Elham Al-Ariqi, a secondary school student, said she used to enjoy sports, but she cannot play at school due to a lack of school-sponsored athletic activities and also a lack of playgrounds for games such as soccer or basketball.
Moreover, the young girl is more concerned about a society that doesn’t endorse women’s participation in physical education.
Similar to many schools in Yemen, the Al-Ariqi’s school's administration claims sports for girls are not important because it distracts them from their studies.
Although not all of Al-Ariqi's friends are bothered by this, she says a lot of them share her disappointment in the school's attitude.
Sabah Al-Hamadi, a teacher in Al-Thawra Compound School, recognizes the obstacles girls such as Al-Ariqi face. She blames an overarching societal belief that women should maintain a traditional role.
“One of the problems we face is when some families prevent their daughters from playing [sports] under the pretext that they only come to school to study and then return to the home,” the teacher said.
Al-Hamadi is a proponent of adding physical education to the curriculum in schools because she recognizes its need to maintain a healthy student body. She knows in order for this to happen, the Ministry of Education and the Ministry of Sport and Youth need to pay more attention to encouraging women’s sports in schools.
Another teacher, Nashwan Hael, has a slightly more pragmatic attitude toward the issue.
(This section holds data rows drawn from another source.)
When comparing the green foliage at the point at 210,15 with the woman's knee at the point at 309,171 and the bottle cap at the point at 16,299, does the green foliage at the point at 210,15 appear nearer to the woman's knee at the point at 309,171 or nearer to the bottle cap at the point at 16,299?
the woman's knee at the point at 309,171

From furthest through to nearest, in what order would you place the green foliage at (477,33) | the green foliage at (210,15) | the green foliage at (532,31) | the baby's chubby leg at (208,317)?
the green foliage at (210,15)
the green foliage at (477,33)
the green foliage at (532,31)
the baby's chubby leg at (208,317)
He said there are more fundamental problems to be addressed before athletics.
“First, we ought to encourage people to send their daughters to school because some families prevent their daughters from going to school, considering it shameful,” he said. “And, after that, we can persuade them to allow their daughters to play sports.”
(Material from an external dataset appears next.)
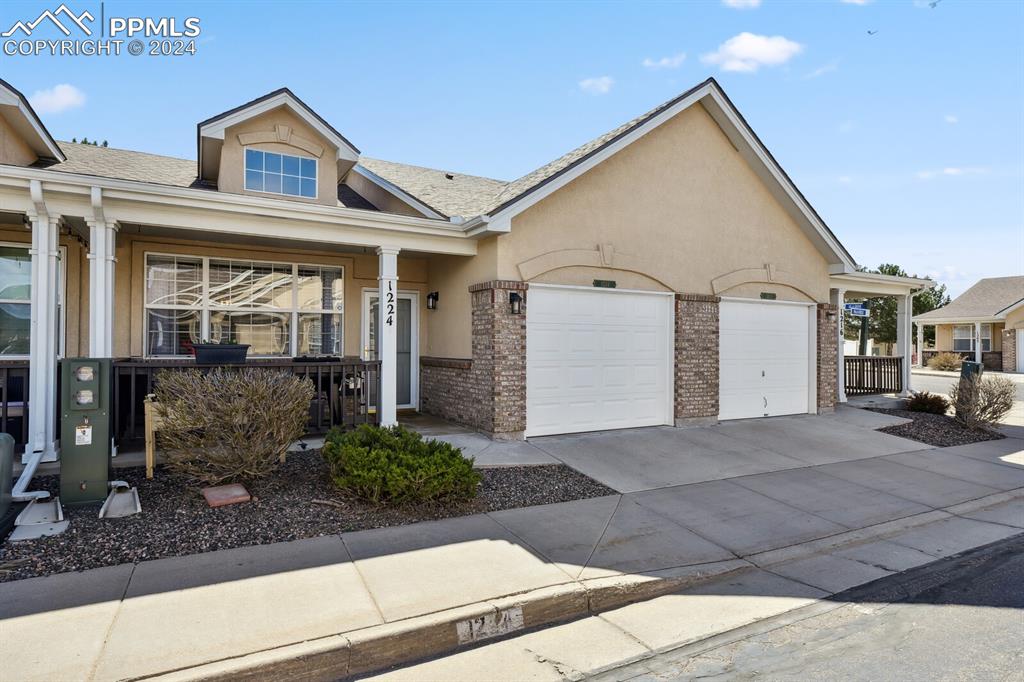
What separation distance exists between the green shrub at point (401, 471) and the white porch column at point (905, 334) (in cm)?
1523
Some say traditional thinking in the limited role of women athletics is actually not supported by Muslim teachings.
Muslims in ancient times urged the importance of sport exercises, Muna Al-Bahri, a girl at Khawla School, said.
She cited Umar Bin Al-Khatab's, a prophet’s companion and a caliphate, words, “Teach your daughters and sons swimming, shooting and horse riding.”
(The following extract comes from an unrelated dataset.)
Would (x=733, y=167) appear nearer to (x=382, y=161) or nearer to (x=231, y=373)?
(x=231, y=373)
However, Yemen does have many schools with playgrounds for female students to participate in all kinds of sporting activities, but they, too, have a long way to come.
Fatima Al-Hosam, the principal of the Al-Thawra Compound School, proudly reported that female students at her school have access to basketball and tennis games, but the events are in their elementary state due to a lack of professional coaches.
The principal said physical fitness activities continue to grow with offerings such as summer camps, but they still lack the necessary support and consideration they deserve to advance athletics in her school.
“Awareness of the importance of sports is absent among female students,” she said. “We [still] suffer from a deficiency of sport facilities in the school, and we also lack a closed sport hall that would enable female students to play freely.”
Al-Hosam also wants the Education Ministry to look into the issue of the school's narrow yard and other essentials needed to boost school athletics.
“Our hope is to have a specialized sport staff,” she said. “This can help us start taking the right steps and motivate the girls to take part locally and internationally.”
Nuha Al-Ahmadi, the deputy principal at Al-Amal School, said his school faces the same problems as Al-Hosam's–limited facilities and no specialized staff.
“When we own such things, we would be able to build heroes as other countries do. Sometimes, we notice the potential, but how do we help them succeed?” he asked.
Adel Al-Shuja’a, the deputy manager of general administration of school activities at the Ministry of Education, said there is an obvious slump in schools.
“Currently, we at the ministry launch huge efforts with regard to school sports, making it a huge priority in curriculum,” he said. “There are real obstacles facing school sports, in particular at the girls’ schools. Among the problems is the shortage of specialized sports staff. We have a plan that aims to consolidate the skills and abilities of the educational staff and activate the capabilities of the staff working in the field of school sports.”